Study text Start Marker
This tool is mainly intended for testing environments where PDF files are generated programmatically, and should be exactly the same from one test run to the next. It uses a bitmap comparison, so even the smallest differences in appearance will not be tolerated (some amount of fuzziness can be introduced by decreasing render resolution). At the same time, the internal structure of the file and any non-visible features are not compared.
We can imagine some more interesting ways to compare PDFs, for example:
- Semantic or textual equivalence
- Indifference to image rotation / centering / brightness (useful for scanned images)
- Optical text recognition
But pdf-comp does none of those. It just generates images for each page in the files using pdftoppm and checks if they are the same. Optionally, it generates a side-by-side comparison image of differing pages, with the differences highlighted.
There is a command line program detailed below, but the real use of this package is to includimport it in an automated testing suite.
This code is inspired by SerHack's pdf-diff. So thanks! It relies on Horst Rutter's amazing golang PDF processor, pdfcpu. Also, Google's Gemini has made a significant contribution.
Some nice near-term improvements would be: perform image difference highlight file creation in memory when the user has requested pdf but not images; execute pdftoppm asynchronously.
It's important to use a recent version of XpdfReader - specifically not the Ubuntu package poppler-utils. As of this writing, version 0.85 of pdftoppm included in poppler-utils is broken for output to stdout and will cause the program to fail. Try doing something like
$ wget https://dl.xpdfreader.com/xpdf-tools-linux-4.05.tar.gz
$ tar -xzvf xpdf-tools-linux-4.05.tar.gz
[move appropriate binaries into your PATH]
$ go install github.com/pdfcpu/pdfcpu/cmd/pdfcpu@latest
$ go install github.com/mdmcconnell/pdfcomp@latest
Have a look at cli.go for an example of how to use EqualPDFs
same, err := EqualPDFs(file1, file2, images, w, resolution, ratio)
if err != nil {
fmt.Fprintf(os.Stderr, "%s", err.Error())
Study text End Marker
### Actions to take
1) Answer these questions using the pdf-comp text:
(a) Which program does pdf-comp use to generate images for each page?
(b) Which version of pdftoppm in poppler-utils is called broken for output to stdout?
(c) Whose golang PDF processor does the tool rely on, and what is it called?
2) Echo the passage of the pdf-comp text word for word, starting at "We can imagine" and ending at "automated testing suite.".
Data Start Marker
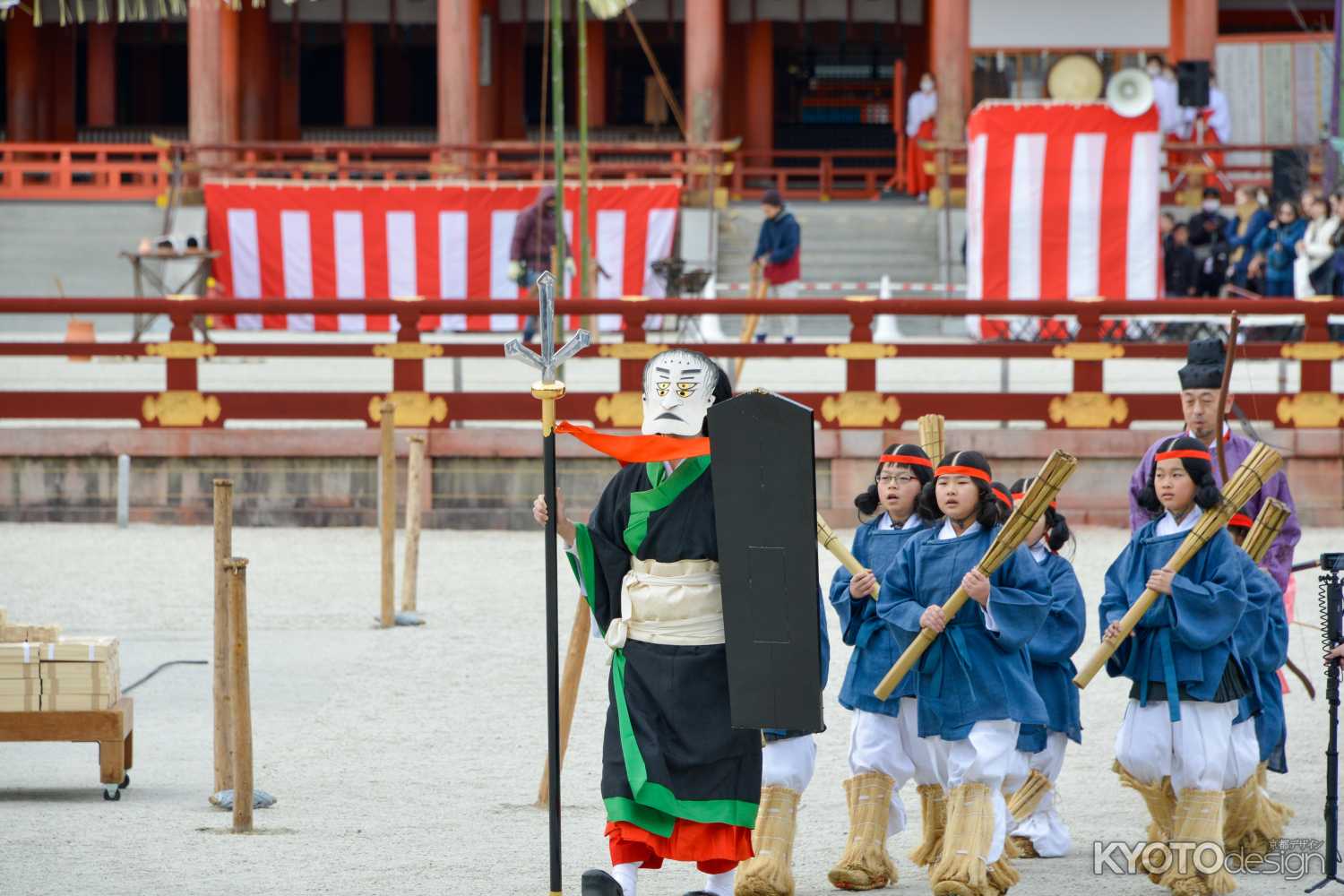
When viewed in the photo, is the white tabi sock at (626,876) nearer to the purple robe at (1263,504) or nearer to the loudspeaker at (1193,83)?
the purple robe at (1263,504)

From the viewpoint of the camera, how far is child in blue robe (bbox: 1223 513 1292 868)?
5188 mm

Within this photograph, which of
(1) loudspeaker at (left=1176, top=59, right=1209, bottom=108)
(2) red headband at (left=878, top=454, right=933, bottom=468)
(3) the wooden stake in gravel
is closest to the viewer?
(2) red headband at (left=878, top=454, right=933, bottom=468)

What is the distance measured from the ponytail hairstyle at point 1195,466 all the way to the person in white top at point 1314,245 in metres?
10.4

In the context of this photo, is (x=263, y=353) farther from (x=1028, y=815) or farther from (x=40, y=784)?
(x=1028, y=815)

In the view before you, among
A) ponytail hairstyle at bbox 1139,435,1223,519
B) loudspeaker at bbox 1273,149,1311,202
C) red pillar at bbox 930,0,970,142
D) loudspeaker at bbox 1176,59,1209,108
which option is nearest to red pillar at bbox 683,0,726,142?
red pillar at bbox 930,0,970,142

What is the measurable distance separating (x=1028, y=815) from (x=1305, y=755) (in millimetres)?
1718

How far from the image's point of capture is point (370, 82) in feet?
87.1

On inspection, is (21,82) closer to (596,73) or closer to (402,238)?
(596,73)

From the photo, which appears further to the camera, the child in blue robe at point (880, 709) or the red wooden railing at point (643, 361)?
the red wooden railing at point (643, 361)

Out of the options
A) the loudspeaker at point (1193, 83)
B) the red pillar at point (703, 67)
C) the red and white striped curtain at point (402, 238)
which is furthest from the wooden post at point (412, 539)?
the red pillar at point (703, 67)

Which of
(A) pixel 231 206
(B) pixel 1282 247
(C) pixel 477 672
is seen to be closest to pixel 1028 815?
(C) pixel 477 672

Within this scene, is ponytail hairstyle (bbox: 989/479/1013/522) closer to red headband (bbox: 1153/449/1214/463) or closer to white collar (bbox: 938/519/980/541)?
white collar (bbox: 938/519/980/541)

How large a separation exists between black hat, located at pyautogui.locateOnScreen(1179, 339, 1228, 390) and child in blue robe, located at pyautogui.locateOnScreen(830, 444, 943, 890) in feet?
3.30

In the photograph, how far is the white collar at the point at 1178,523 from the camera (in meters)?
5.14
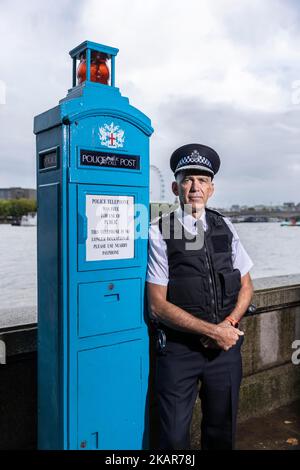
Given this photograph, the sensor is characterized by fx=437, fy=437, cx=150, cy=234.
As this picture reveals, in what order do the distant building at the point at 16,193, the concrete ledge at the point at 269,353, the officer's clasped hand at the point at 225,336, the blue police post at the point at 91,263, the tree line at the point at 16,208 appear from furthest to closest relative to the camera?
the distant building at the point at 16,193, the tree line at the point at 16,208, the concrete ledge at the point at 269,353, the officer's clasped hand at the point at 225,336, the blue police post at the point at 91,263

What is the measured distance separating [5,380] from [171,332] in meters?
1.07

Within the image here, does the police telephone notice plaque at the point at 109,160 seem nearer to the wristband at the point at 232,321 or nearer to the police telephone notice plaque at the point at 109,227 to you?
the police telephone notice plaque at the point at 109,227

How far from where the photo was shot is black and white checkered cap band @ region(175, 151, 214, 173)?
8.73 ft

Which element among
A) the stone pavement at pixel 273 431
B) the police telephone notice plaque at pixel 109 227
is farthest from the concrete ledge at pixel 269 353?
the police telephone notice plaque at pixel 109 227

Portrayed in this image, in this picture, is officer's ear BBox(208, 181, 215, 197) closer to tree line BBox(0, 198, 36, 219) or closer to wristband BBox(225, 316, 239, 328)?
wristband BBox(225, 316, 239, 328)

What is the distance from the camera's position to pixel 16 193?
13175 centimetres

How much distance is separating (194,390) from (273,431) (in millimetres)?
1551

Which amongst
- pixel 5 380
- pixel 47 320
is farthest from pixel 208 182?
pixel 5 380

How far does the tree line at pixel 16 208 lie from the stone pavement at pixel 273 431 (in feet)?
391

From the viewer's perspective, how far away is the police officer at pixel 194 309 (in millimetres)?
2520

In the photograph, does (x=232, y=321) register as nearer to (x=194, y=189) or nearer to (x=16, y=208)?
(x=194, y=189)

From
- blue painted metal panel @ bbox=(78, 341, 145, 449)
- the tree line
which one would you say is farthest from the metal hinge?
the tree line

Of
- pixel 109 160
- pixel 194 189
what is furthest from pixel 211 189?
pixel 109 160

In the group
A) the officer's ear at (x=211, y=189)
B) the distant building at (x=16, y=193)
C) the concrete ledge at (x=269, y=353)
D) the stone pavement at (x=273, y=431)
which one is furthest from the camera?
Data End Marker
### Exercise solutions
1)
(a) pdftoppm
(b) Version 0.85
(c) Horst Rutter's, called pdfcpu

2)
We can imagine some more interesting ways to compare PDFs, for example:
- Semantic or textual equivalence
- Indifference to image rotation / centering / brightness (useful for scanned images)
- Optical text recognition
But pdf-comp does none of those. It just generates images for each page in the files using pdftoppm and checks if they are the same. Optionally, it generates a side-by-side comparison image of differing pages, with the differences highlighted.
There is a command line program detailed below, but the real use of this package is to includimport it in an automated testing suite.